PROBLEMS TO WORK ON:
- A) According to the Cardwell, Missouri text, what total area does the United States Census Bureau give for the city?
- B) Pick up the Cardwell, Missouri text after its last sentence and keep writing.

DOCUMENT TEXT:
▬▬▬▬▬▬▬▬▬▬

According to the United States Census Bureau, the city has a total area of 0.63 sqmi, all land.

==Climate==
Cardwell experiences a humid subtropical climate, with hot summers and generally cold winters.

Climate data for Cardwell, Missouri
| Month | Jan | Feb | Mar | Apr | May | Jun | Jul | Aug | Sep | Oct | Nov | Dec | Year |
| Mean daily maximum °F (°C) | 46 (8) | 51 (11) | 61 (16) | 71 (22) | 80 (27) | 88 (31) | 91 (33) | 90 (32) | 84 (29) | 73 (23) | 60 (16) | 49 (9) | 70 (21) |
| Mean daily minimum °F (°C) | 29 (−2) | 33 (1) | 41 (5) | 50 (10) | 60 (16) | 68 (20) | 71 (22) | 70 (21) | 62 (17) | 50 (10) | 40 (4) | 32 (0) | 51 (10) |
| Average precipitation inches (mm) | 3.3 (84) | 4.1 (100) | 4.7 (120) | 5.2 (130) | 5.2 (130) | 3.5 (89) | 3.8 (97) | 3.4 (86) | 3.2 (81) | 4.3 (110) | 5.0 (130) | 4.9 (120) | 50.6 (1,277) |
Source: https://www.ncdc.noaa.gov

==Demographics==

Historical population
| Census | Pop. | Note | %± |
| 1900 | 502 |  | — |
| 1910 | 874 |  | 74.1% |
| 1920 | 1,043 |  | 19.3% |
| 1930 | 861 |  | −17.4% |
| 1940 | 913 |  | 6.0% |
| 1950 | 952 |  | 4.3% |
| 1960 | 816 |  | −14.3% |
| 1970 | 859 |  | 5.3% |
| 1980 | 831 |  | −3.3% |
| 1990 | 792 |  | −4.7% |
| 2000 | 789 |  | −0.4% |
| 2010 | 713 |  | −9.6% |
| 2020 | 561 |  | −21.3% |
source:

===2010 census===
As of the census of 2010, there were 713 people, 317 households, and 180 families residing in the city. The population density was 1131.7 PD/sqmi. There were 386 housing units at an average density of 612.7 /sqmi. The racial makeup of the city was 96.35% White, 0.42% Black or African American, 0.28% Native American, 1.12% from other races, and 1.82% from two or more races. Hispanic or Latino of any race were 3.37% of the population.

▬▬▬▬▬▬▬▬▬▬

PROVIDED MATERIAL:
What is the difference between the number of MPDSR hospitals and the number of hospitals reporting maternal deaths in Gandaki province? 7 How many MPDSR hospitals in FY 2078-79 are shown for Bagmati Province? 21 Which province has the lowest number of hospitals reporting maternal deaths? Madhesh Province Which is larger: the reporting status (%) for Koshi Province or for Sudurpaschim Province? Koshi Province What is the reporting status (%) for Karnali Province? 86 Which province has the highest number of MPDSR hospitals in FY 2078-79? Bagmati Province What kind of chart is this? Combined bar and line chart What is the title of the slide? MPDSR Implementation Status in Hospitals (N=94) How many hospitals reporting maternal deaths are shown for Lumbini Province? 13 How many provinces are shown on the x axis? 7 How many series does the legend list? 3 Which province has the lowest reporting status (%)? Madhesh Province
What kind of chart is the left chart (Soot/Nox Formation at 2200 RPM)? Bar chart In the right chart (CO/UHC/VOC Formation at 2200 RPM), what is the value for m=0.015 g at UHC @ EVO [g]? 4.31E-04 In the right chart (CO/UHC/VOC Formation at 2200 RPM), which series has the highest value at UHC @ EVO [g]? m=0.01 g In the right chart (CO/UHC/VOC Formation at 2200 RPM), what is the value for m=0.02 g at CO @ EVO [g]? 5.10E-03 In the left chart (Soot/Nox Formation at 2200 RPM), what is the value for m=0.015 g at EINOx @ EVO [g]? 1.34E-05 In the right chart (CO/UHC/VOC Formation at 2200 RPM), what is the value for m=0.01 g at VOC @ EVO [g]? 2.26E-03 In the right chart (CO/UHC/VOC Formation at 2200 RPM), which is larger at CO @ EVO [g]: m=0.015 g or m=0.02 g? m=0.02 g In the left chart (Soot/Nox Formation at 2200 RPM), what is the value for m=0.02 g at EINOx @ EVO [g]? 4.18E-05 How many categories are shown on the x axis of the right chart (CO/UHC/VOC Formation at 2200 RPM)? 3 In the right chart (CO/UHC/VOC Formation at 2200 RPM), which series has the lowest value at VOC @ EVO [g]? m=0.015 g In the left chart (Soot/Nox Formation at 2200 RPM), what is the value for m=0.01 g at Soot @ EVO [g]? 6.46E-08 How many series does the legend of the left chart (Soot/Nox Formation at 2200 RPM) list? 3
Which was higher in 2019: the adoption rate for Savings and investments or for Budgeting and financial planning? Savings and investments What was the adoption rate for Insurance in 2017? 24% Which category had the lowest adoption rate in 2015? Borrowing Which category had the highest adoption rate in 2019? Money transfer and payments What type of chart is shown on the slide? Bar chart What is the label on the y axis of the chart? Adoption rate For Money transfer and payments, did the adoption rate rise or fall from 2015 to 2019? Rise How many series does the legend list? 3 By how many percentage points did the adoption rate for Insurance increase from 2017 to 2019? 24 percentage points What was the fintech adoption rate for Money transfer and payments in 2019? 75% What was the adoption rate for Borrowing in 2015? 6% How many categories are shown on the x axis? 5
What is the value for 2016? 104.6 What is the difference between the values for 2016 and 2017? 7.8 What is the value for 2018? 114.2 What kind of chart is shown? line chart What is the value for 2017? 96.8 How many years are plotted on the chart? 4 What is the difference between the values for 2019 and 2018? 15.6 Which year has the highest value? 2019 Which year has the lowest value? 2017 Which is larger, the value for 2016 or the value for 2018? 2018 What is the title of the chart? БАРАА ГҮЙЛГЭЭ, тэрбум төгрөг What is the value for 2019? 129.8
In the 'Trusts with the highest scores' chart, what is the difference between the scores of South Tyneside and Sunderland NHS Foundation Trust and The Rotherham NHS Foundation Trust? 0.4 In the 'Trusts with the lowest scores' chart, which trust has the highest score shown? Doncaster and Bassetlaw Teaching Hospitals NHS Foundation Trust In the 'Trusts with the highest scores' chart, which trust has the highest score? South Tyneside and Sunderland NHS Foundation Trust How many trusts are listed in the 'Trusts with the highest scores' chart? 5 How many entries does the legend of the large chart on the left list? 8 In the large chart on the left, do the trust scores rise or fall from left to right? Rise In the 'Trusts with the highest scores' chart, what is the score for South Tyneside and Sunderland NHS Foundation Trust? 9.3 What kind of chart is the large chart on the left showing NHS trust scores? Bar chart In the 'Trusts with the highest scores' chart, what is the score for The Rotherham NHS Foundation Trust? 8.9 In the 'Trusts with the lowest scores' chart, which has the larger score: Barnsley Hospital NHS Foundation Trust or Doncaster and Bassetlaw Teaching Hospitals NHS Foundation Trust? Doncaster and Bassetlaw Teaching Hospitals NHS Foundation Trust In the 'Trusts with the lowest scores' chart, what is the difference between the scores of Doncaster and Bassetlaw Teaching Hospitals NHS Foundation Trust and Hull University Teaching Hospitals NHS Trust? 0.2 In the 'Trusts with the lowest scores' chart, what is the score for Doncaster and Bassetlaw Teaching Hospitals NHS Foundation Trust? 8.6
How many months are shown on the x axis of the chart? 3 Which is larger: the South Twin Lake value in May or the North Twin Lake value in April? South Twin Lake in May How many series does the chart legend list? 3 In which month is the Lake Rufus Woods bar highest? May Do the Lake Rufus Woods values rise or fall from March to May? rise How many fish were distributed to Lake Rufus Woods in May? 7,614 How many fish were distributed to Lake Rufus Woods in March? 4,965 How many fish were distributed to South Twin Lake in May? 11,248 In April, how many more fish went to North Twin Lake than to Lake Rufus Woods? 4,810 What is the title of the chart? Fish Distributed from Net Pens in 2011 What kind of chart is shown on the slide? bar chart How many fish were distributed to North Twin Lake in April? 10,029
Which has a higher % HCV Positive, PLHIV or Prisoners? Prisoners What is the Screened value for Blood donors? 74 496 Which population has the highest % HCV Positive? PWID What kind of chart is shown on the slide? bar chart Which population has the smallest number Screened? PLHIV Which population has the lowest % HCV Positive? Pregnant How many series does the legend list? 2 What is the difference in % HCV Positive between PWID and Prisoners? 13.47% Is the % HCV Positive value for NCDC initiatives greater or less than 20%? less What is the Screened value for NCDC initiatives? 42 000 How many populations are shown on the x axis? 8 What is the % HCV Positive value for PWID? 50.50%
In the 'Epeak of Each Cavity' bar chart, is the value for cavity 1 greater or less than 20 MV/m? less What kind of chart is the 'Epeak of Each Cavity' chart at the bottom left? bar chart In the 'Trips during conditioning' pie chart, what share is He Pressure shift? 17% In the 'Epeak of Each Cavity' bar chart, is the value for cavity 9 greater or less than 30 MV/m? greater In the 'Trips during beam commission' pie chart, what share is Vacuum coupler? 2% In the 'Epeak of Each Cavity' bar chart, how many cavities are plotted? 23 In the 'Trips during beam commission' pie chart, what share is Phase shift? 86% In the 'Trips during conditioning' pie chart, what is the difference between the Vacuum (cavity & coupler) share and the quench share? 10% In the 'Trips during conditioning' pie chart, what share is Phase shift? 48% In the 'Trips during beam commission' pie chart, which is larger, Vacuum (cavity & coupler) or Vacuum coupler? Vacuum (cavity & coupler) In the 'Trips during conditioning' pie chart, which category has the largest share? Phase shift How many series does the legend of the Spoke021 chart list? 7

▬▬▬▬▬▬▬▬▬▬

ANSWERS FOR THE EXERCISE:
- A) 0.63 sqmi, all land.

- B)
There were 317 households, of which 30.6% had children under the age of 18 living with them, 31.5% were married couples living together, 17.0% had a female householder with no husband present, 8.2% had a male householder with no wife present, and 43.2% were non-families. 36.0% of all households were made up of individuals, and 12.6% had someone living alone who was 65 years of age or older. The average household size was 2.25 and the average family size was 2.95.

The median age in the city was 39.5 years. 25% of residents were under the age of 18; 9.1% were between the ages of 18 and 24; 24.2% were from 25 to 44; 25.1% were from 45 to 64; and 16.5% were 65 years of age or older. The gender makeup of the city was 50.2% male and 49.8% female.

===2000 census===
As of the census of 2000, there were 789 people, 345 households, and 218 families residing in the city. The population density was 1,246.1 PD/sqmi. There were 387 housing units at an average density of 611.2 /sqmi. The racial makeup of the city was 97.34% White, 0.89% African American, 0.63% Native American, and 1.14% from two or more races. Hispanic or Latino of any race were 1.01% of the population.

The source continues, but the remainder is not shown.